■ Given exercise A:
How would this sentence from the passage on the CPSA attention module read in Spanish: "This structure can be stacked in different numbers to form CPSA_1, CPSA_2, and CPSA_3."?

━━━━━ Document passage

2.3 CPSA—attention module
To improve the feature map extraction capability of the backbone and form a new module CPSA, the attention module PSA is used to replace the \(3\times 3\) convolution in the residual structure of CSP. As shown in Fig. 6, PSA, as a novel attention module, can efficiently process the spatial data of multi-scale feature maps. It mainly consists of four parts. First, the SPC module integrates the spatial data from different scale feature maps. The specific measures use three, five, seven, and nine convolution kernels for group convolution [27], each convolution group with a size of two, four, eight, and 16, respectively. Second, the SEWeigh [8] module trains the SPC-processed feature map to obtain the weight vector. The Softmax [3] function can normalize the weight vector. Then, the normalized weight vector is dot-multiplied with the feature map output by SPC. The PSA module realizes the interaction between attention weights and spatial channels, producing more informative multi-scale feature maps.
The PSA-Block structure in Fig. 6(c) is the residual structure formed by replacing the attention module PSA. This structure can be stacked in different numbers to form CPSA_1, CPSA_2, and CPSA_3. Figure 7(a) shows the CPSA_1 module in the backbone network, which contains only one PSA-Block structure, while Fig. 7(b) and (c) show CPSA_2 and CPSA_3 modules with two and three stacked PSA-Block structures, respectively. As shown in the backbone network part of Fig. 5, When the stacking ratio of 1 : 3 : 3 : 1 is adopted, the CPSA_1, CPSA_3, CPSA_3, and CPSA_1 in the backbone network of Dy YOLO v5s will be connected in sequence.
2.4 GFPN—a feature pyramid with nore fusions
The detection method used in this study has small-sized defects such as bad-points and chippings, and feature information will continuously be lost when transmitted through the deep network. Therefore, it is necessary to optimize the structure of the neck network to increase the fusion and information exchange between feature maps of various scales and prevent information loss caused by the network being too deep. In the path aggregation network (PANet) [14] that the original YOLO v5s use, the fusion of feature maps only exists between the same scale of the adjacent layer and the adjacent scale of the same layer. Because this fusion route is relatively simple, and the feature information is still lost in the transmission of PANet, this study adds cross-layer connections at the same scale and cross-scale connections between different layers. These feature fusions enable the deep and shallow layers, large- and small-scale information in the network to fully communicate, which improves the accuracy of small-scale target recognition in shallow layers.

━━━━━━━━━━
━━━━━ Exercise input

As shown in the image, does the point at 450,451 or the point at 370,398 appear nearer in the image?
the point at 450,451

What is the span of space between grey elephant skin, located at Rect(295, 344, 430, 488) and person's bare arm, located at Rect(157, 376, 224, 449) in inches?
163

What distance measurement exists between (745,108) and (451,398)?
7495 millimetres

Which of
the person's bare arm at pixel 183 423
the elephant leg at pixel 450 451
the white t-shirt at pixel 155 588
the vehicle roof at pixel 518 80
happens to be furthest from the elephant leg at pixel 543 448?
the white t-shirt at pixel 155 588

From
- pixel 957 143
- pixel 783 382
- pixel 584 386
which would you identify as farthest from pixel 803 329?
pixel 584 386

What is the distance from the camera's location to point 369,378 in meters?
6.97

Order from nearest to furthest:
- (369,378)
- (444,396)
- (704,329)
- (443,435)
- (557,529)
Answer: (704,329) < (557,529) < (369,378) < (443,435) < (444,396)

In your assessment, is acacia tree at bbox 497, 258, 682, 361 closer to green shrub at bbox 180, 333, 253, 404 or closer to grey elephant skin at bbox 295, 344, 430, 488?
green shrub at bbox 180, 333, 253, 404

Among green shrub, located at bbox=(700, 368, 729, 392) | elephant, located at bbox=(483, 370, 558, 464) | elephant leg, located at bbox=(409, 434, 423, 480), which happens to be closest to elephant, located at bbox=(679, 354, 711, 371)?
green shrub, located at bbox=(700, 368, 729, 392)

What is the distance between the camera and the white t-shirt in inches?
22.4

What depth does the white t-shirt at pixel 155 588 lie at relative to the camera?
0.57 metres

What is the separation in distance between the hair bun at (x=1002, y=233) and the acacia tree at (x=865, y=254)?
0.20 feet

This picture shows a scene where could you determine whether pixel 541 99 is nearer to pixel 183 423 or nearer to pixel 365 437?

━━━━━━━━━━

■ Given exercise B:
Which lines in the records contain the word "point"? Pull out each of them.

■ Exercise output A:
Esta estructura puede apilarse en distintas cantidades para formar CPSA_1, CPSA_2 y CPSA_3.

■ Exercise output B:
As shown in the image, does the point at 450,451 or the point at 370,398 appear nearer in the image?
the point at 450,451
What is the distance from the camera's location to point 369,378 in meters?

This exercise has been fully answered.